» **Source passage**
-- Begin --

In [1]:
filename = 'D:/Code/DRAFT/zuco/task2-TSR/preprocessed/YAC/bip_YAC_TSR4_EEG.mat'

In [3]:
import h5py

f = h5py.File(filename, 'r')
f['EEG'].keys()

<KeysViewHDF5 ['chaninfo', 'chanlocs', 'comments', 'condition', 'data', 'datfile', 'dipfit', 'epoch', 'epochdescription', 'etc', 'event', 'eventdescription', 'filename', 'filepath', 'group', 'history', 'icaact', 'icachansind', 'icasphere', 'icasplinefile', 'icaweights', 'icawinv', 'nbchan', 'pnts', 'ref', 'reject', 'saved', 'session', 'setname', 'specdata', 'specicaact', 'splinefile', 'srate', 'stats', 'subject', 'times', 'trials', 'urchanlocs', 'urevent', 'xmax', 'xmin']>

In [7]:
import numpy as np
import h5py

# Open the file
f = h5py.File(filename, 'r')

# Access the labels
labels = f['EEG']['chanlocs']['labels']

# Convert the labels to readable strings
channel_names = []
for i in range(labels.shape[0]):
    # Get the reference
    label_ref = labels[i, 0]
    
    # Dereference and get the data
    label_data = f[label_ref][()]
    
    # The data appears to be ASCII values in a nested array format
    # Convert ASCII values to characters
    if isinstance(label_data, np.ndarray):
        # Flatten the array and convert ASCII codes to characters
        ascii_values = label_data.flatten()

-- End --

» **Record set**

-- Begin --

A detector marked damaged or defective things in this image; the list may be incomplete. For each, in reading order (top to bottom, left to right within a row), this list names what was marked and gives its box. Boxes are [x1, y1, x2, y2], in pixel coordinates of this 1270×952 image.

-- End --
-- Begin --

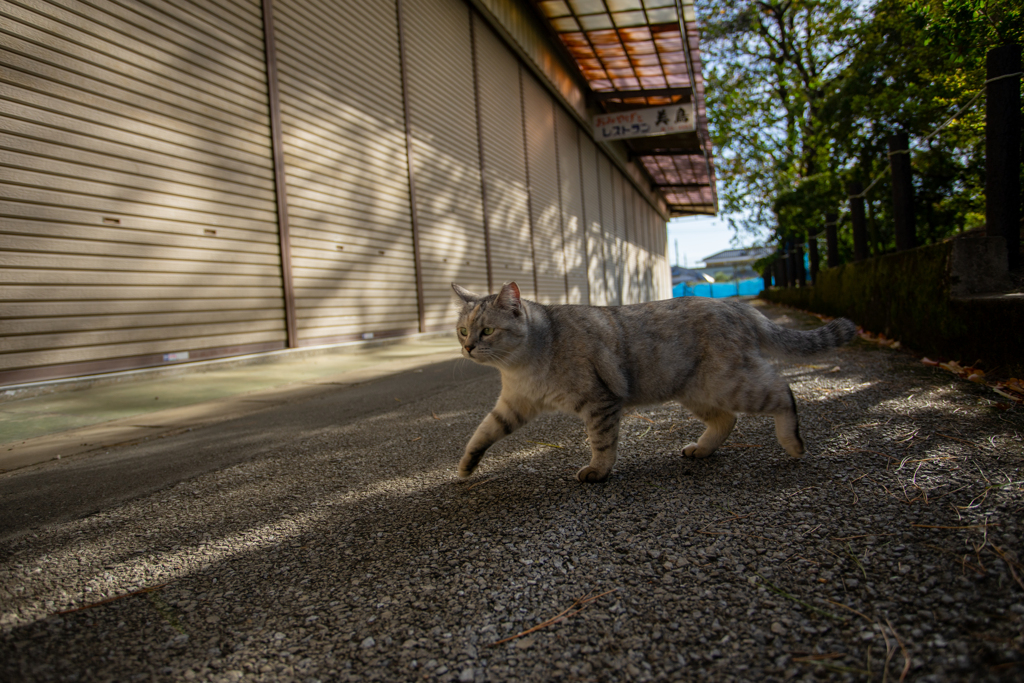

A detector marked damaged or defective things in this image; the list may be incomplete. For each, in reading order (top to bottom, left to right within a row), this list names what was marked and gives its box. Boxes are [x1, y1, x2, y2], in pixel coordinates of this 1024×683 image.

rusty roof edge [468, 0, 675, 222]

-- End --
-- Begin --

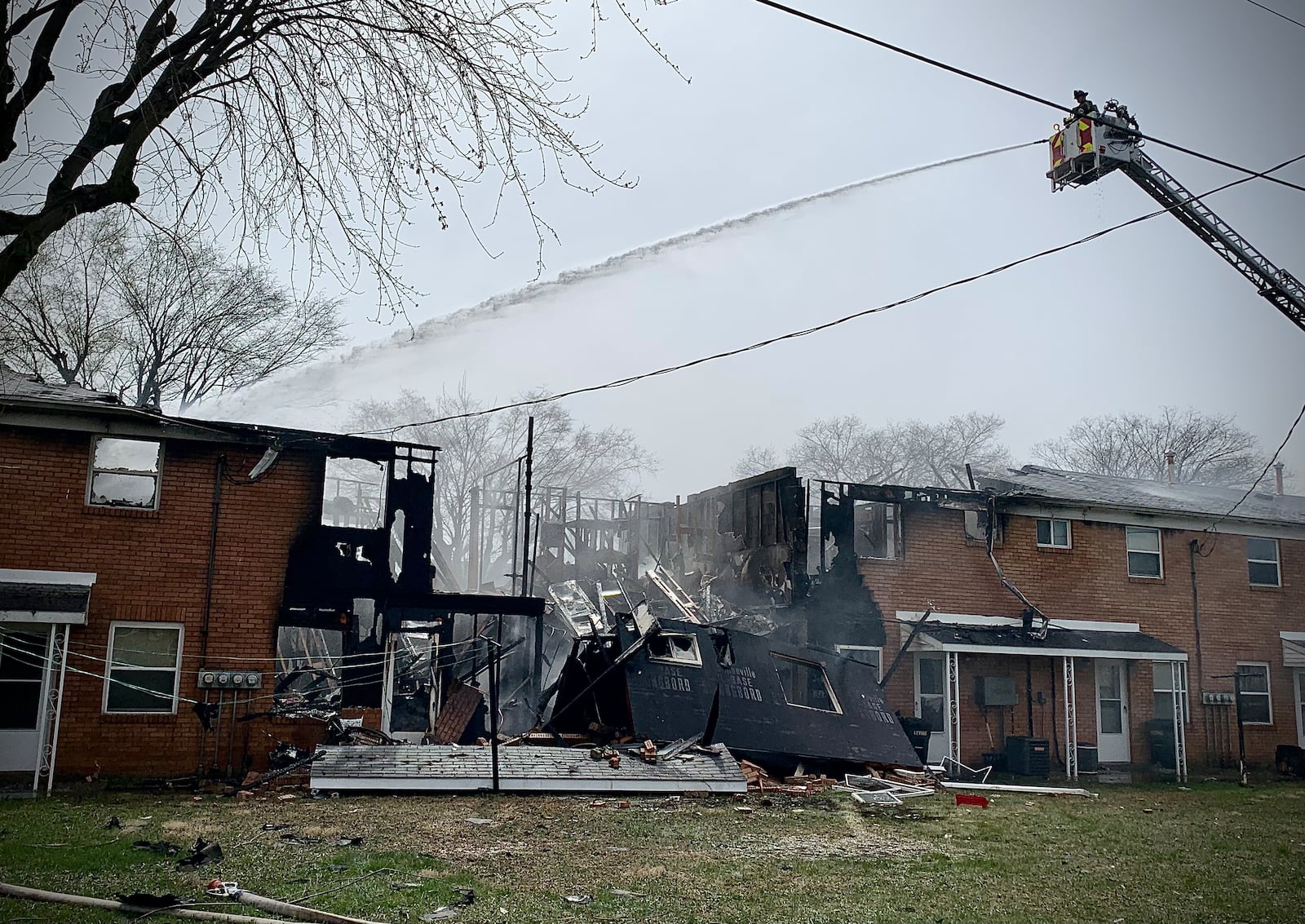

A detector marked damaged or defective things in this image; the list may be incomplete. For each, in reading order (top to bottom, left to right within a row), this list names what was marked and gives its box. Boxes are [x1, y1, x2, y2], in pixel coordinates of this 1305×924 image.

-- End --

In the notebook code above, which path in the HDF5 file holds the channel labels?

» **Worked solution**
f['EEG']['chanlocs']['labels']